Quelle belle aventure ! Ah vraiment les mamies de 2012 ce sont des sacrées nanas ! Qui a parlé en 2011 de faire son baptème en parapente à Punaauia ? Enfin ne prends aucun risque Sylvie-Anne. On tient à toi ENORMEMENT! Bises.

Stéphane L. (29) a dit…

Le récit fait effectivement sourire...
...mais JAMAIS je ne ferai ça !

Geo.d'AKL a dit…

C'est ici en NZ dans l'ile du sud que le bungi jumping a ete invente ,il y a plus de 10 ans et je peux vous dire que ca se pratique tous les jours depuis. c'est actuellement un passage obliger si vous allez a Queenstown !!!
de meme a AKL a partir de la Sky tower ,c'est d'ailleur devenu tres banal .
Je dois ajouter que je ne l'ai pas fait !!!!

Sylvie Anne a dit…

Stéphane et Geo AKL , je suis OK c'est un truc de ouf. Mon cardiologue me l'a strictement interdit. Mareva a voulu relever le défi.
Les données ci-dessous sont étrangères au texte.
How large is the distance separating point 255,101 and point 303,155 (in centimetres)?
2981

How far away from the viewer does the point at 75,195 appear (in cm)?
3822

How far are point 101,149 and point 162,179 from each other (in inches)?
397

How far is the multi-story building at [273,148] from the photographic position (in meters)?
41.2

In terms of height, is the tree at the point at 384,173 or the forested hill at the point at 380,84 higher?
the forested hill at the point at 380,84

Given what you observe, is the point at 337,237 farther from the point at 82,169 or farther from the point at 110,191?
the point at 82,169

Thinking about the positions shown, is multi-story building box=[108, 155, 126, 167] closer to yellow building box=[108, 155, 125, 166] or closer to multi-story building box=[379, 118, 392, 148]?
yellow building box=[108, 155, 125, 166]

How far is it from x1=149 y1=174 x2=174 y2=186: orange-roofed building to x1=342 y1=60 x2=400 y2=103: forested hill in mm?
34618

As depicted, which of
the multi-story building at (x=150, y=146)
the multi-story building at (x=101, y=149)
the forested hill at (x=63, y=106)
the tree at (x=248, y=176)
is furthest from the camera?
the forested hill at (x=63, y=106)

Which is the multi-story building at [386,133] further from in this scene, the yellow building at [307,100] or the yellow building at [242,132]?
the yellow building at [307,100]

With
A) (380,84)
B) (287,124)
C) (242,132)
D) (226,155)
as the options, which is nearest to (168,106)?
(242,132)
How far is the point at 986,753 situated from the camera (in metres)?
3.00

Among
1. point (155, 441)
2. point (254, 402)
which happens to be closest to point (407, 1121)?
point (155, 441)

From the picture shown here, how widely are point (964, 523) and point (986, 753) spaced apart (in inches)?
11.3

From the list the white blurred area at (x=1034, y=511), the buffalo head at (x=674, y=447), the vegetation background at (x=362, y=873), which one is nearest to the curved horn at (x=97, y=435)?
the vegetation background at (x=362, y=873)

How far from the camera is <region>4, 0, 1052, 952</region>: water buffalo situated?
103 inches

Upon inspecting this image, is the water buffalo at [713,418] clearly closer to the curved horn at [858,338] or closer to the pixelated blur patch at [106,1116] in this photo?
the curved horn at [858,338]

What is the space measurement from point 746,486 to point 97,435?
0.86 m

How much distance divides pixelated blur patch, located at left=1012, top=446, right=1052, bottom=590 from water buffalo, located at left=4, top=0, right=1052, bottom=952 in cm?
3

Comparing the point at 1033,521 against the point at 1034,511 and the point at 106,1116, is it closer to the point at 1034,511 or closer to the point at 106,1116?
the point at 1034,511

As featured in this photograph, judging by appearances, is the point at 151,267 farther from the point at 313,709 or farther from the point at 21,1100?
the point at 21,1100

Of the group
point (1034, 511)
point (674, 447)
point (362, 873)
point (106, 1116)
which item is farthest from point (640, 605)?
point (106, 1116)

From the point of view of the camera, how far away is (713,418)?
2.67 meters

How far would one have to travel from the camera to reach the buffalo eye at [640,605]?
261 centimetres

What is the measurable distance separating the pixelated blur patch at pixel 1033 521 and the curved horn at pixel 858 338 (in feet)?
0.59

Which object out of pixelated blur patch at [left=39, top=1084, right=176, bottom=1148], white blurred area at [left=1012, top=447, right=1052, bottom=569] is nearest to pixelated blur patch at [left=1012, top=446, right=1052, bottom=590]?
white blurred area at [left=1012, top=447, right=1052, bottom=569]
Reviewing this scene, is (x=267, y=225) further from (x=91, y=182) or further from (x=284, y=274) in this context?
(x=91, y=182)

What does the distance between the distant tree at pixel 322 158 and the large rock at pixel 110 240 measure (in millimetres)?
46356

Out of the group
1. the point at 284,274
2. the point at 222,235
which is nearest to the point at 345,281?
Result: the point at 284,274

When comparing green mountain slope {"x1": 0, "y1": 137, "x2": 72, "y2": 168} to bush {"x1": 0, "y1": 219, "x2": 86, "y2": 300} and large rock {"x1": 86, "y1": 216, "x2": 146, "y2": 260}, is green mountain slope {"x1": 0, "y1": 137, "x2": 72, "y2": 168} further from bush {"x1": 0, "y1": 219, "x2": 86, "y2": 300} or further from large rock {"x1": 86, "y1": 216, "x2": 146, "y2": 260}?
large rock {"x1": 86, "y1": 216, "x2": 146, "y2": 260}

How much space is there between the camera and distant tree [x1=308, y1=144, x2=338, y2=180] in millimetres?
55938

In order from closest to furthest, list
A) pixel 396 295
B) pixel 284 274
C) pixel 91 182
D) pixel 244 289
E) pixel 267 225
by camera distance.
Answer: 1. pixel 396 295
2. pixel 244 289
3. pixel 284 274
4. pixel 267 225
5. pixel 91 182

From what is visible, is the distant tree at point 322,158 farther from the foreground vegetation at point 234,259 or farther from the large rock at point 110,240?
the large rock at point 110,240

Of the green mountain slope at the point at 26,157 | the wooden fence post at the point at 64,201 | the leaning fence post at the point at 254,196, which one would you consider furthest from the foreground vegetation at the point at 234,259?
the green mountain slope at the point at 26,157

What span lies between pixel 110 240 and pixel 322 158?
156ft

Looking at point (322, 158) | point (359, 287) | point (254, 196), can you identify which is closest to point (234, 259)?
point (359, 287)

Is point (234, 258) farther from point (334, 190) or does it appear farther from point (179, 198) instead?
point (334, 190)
Les Tevaitoa de tumaraa a dit…

Ca doit être génial de se faire soigner par un taote aussi taravana
Elle croque la vie et elle l'aime
Bravo Mareva. Bises Sylvie-Anne

Henri a dit…

J'habite près d'un beau viaduc (70 m) où se pratiquait le saut à l'élastique . . . Il y a 2 ans, il y a eu 2 morts (élastique cassé suite à une erreur de poids). Aux dernières nouvelles, les sauts devraient reprendre cet été. Je ne suis pas du tout enthousiaste pour essayer !

Christian a dit…

Sylvie-Anne
La vie est si belle à vivre, pourquoi prendre le risque de la perdre? Il y a tellement de belles choses à voir, encore de si bonnes choses à manger et aussi tant de gens merveilleux à rencontrer.
En plus, ils sont si nombreux ceux qui font tout pour survivre.
Christian P Y P

Anonyme a dit…

Tout à fait d'accord avec Christian , la vie est belle....mais avec un peu plus de piment??? Bravo , Sylvie-Anne...il en faut des tripes pour CE JUMP! Susie.